## Job item
Copy the entries below exactly, from the line containing "Image for Bodies" up to and including the line containing "Prehistoric Stone Tools". Omit the pictures from your answer.

## Input for this task
---+---
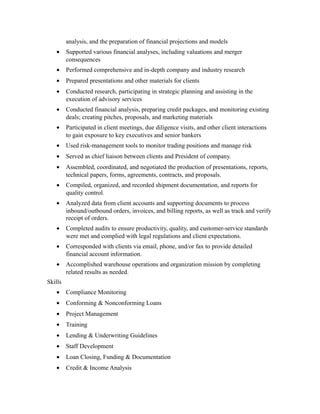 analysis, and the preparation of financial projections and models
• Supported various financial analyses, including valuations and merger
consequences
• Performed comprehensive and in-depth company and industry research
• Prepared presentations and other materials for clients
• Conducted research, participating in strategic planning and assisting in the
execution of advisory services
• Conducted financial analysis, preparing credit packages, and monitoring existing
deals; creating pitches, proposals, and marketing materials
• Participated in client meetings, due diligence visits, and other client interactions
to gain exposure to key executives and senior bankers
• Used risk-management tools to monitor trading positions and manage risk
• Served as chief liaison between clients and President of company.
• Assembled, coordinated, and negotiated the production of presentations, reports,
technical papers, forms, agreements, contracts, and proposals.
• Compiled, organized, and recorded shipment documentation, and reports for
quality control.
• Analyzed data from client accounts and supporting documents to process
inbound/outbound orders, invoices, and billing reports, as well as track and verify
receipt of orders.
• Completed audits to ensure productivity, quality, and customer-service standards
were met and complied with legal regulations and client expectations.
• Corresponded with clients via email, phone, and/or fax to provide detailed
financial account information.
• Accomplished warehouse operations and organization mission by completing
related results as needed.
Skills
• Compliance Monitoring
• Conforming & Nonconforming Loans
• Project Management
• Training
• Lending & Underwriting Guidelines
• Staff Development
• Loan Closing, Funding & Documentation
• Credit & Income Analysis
---+---
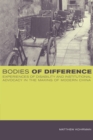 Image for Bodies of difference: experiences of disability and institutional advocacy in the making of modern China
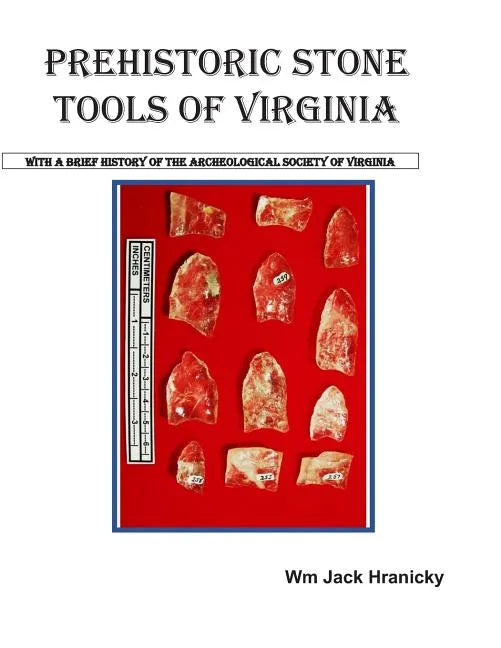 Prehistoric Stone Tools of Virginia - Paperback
---+---
## Completed task
 Image for Bodies of difference: experiences of disability and institutional advocacy in the making of modern China
 Prehistoric Stone Tools of Virginia - Paperback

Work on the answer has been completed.